**Work required:** Print every line of the material below verbatim, changing nothing and adding nothing.

**Records to use:**
- - - -

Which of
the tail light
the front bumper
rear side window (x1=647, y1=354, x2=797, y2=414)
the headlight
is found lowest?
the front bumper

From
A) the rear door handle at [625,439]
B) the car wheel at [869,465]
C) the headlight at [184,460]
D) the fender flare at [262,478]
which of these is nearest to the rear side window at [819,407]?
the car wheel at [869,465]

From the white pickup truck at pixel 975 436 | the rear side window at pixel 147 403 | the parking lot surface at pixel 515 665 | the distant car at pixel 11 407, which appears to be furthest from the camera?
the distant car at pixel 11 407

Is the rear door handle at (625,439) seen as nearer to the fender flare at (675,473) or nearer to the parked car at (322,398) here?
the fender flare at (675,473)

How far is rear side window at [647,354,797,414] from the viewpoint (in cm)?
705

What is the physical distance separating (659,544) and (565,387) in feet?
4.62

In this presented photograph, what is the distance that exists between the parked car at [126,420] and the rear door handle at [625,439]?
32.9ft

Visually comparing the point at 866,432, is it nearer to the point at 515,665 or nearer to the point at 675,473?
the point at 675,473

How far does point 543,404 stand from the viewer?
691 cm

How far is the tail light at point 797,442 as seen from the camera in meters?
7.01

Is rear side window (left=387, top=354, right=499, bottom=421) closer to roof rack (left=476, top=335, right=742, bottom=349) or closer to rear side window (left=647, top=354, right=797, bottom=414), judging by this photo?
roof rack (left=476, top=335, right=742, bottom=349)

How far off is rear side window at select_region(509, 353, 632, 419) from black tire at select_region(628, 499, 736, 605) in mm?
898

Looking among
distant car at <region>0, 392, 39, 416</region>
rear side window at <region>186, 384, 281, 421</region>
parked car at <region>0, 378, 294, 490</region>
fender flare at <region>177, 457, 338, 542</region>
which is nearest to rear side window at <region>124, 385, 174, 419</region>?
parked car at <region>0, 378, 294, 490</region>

- - - -

**Result of this task:**
Which of
the tail light
the front bumper
rear side window (x1=647, y1=354, x2=797, y2=414)
the headlight
is found lowest?
the front bumper

From
A) the rear door handle at [625,439]
B) the car wheel at [869,465]
C) the headlight at [184,460]
D) the fender flare at [262,478]
which of these is nearest to the rear side window at [819,407]?
the car wheel at [869,465]

From the white pickup truck at pixel 975 436 | the rear side window at pixel 147 403 | the parking lot surface at pixel 515 665 | the distant car at pixel 11 407, which appears to be furthest from the camera?
the distant car at pixel 11 407

Is the rear door handle at (625,439) seen as nearer to the fender flare at (675,473) or nearer to the parked car at (322,398) here?
the fender flare at (675,473)

How far is rear side window at [647,354,797,414] from the viewpoint (in cm)?
705

What is the physical distance separating (659,544) and (565,387) in feet?
4.62

In this presented photograph, what is the distance that exists between the parked car at [126,420] and the rear door handle at [625,439]?
32.9ft

Visually comparing the point at 866,432, is it nearer to the point at 515,665 or nearer to the point at 675,473?
the point at 675,473

How far does point 543,404 stand from the viewer?
691 cm

How far is the tail light at point 797,442 as seen from the camera in meters?
7.01

Is rear side window (left=387, top=354, right=499, bottom=421) closer to roof rack (left=476, top=335, right=742, bottom=349) or closer to rear side window (left=647, top=354, right=797, bottom=414), judging by this photo?
roof rack (left=476, top=335, right=742, bottom=349)

How far off is rear side window at select_region(509, 353, 632, 419) from black tire at select_region(628, 499, 736, 605) in mm?
898

Looking among
distant car at <region>0, 392, 39, 416</region>
rear side window at <region>186, 384, 281, 421</region>
parked car at <region>0, 378, 294, 490</region>
fender flare at <region>177, 457, 338, 542</region>
which is nearest to rear side window at <region>124, 385, 174, 419</region>?
parked car at <region>0, 378, 294, 490</region>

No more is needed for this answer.